Zur Abschaffung der Straßenausbaubeitragssatzung sagte Rauh, entscheidend sei nun, dass es einen Ausgleich für finanzschwache Gemeinden wie Theisseil gebe. Wiewohl finanzschwach wirtschafte die Gemeinde jedoch zu gut, wie Rauh sagte, um in den Genuss von Mitteln zu kommen, mit denen andere Gemeinden unterstützt würden, die weniger auf ihre Finanzen achteten. Das sei ärgerlich und ungerecht, sagte sie, „denn die, die gespart haben, werden bestraft“.

Die Bürgermeisterin nannte konkrete Zahlen. Demnach kostet die Dorferneuerung Letzau 1,7 Millionen Euro, der Gemeindeanteil liegt bei 550.000 Euro. Für die Erweiterung des Kindergartens muss die Gemeinde um die 100.000 Euro aufwenden, die Gesamtkosten betragen etwa 570.000 Euro. Im April soll der Anbau bezugsfertig sein. In die Sanierung von Straßen hat die Gemeinde 280.000 Euro investiert.

Sparsam gewirtschaftet

Die Einwohnerzahl und der Schuldenstand sind ziemlich stabil.

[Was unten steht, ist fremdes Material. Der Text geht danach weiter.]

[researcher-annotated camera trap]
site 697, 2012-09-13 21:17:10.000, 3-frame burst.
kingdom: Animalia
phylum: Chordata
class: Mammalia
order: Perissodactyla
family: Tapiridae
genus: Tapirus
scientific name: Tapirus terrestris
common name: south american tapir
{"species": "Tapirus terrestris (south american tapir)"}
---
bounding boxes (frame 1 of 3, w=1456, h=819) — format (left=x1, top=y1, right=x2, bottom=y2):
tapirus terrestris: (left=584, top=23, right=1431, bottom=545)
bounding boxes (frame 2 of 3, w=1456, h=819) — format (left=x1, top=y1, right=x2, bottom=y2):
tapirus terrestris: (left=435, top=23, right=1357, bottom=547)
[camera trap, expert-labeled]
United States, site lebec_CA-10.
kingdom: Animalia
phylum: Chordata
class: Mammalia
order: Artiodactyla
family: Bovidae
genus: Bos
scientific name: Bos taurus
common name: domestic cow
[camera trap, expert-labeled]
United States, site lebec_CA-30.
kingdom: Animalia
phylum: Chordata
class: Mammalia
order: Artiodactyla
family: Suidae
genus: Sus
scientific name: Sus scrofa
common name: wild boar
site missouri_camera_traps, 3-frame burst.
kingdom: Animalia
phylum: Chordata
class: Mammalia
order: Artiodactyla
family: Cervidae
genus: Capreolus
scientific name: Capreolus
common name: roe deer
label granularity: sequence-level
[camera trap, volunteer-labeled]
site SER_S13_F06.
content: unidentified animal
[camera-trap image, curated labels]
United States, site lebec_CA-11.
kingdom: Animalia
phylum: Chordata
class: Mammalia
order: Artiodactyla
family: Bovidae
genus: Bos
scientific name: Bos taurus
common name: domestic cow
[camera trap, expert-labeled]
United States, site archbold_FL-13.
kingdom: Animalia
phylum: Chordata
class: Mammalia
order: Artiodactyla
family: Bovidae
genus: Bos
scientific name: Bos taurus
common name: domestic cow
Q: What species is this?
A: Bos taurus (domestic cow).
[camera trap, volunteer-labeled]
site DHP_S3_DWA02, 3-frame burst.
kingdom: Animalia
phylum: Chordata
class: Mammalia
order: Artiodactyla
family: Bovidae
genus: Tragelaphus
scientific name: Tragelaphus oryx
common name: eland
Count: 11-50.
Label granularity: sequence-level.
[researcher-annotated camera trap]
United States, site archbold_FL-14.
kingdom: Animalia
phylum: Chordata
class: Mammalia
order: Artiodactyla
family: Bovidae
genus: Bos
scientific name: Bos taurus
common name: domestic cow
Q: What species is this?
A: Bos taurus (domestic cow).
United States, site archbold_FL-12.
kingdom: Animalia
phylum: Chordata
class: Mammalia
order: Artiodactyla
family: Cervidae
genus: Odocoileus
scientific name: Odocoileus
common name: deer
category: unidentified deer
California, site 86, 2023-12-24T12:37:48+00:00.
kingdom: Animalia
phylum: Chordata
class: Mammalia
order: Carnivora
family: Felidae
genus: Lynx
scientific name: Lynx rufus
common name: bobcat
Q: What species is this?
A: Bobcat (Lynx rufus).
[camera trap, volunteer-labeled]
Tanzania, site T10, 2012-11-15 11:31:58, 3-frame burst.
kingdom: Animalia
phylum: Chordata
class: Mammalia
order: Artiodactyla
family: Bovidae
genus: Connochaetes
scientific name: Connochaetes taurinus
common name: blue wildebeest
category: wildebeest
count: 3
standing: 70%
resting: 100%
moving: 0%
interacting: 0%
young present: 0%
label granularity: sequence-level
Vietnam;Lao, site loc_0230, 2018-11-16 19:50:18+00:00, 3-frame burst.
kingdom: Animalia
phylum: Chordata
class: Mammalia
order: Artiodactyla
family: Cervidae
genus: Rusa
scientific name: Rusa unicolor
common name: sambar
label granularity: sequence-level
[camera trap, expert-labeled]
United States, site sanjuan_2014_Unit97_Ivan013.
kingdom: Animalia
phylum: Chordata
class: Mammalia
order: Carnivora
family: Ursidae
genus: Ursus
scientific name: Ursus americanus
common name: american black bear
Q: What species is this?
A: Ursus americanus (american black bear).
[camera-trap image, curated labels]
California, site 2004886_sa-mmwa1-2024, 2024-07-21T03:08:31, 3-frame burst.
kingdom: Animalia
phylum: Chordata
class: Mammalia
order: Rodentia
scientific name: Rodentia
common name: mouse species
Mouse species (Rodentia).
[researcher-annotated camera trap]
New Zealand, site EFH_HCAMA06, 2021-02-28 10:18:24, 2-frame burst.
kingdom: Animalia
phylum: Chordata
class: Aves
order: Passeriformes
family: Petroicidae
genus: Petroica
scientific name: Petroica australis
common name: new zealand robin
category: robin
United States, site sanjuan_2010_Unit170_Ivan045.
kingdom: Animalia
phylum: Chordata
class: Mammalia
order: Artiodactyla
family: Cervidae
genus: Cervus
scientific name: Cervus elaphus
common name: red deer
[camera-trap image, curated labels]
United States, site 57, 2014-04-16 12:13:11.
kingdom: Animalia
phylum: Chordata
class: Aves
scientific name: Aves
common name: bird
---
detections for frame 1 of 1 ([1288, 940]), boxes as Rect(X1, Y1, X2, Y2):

Aktuell hat die Gemeinde 1178 Einwohner (Vorjahr 1179), die Pro-Kopf-Verschuldung ist von 394 Euro auf 351 gesunken. Die letzte Zahl zeige, dass man sparsam gewirtschaftet habe, sagte die Bürgermeisterin; sie verhehlte jedoch nicht, dass diese in den nächsten Jahren wieder steigen werde, da man viele anstehende Aufgaben zu schultern habe. Sie bat daher um Verständnis dafür, dass man nach wie vor viel Wünschenswertes nicht finanzieren könne.

Ein großes Lob sprach Rauh dem Kinder- und Jugendteam aus, das den Worten Martina Heimanns zufolge wieder mehr als 30 Aktionen angeboten hat. Dieses Team sei beispielgebend im Landkreis, sagte die Bürgermeisterin.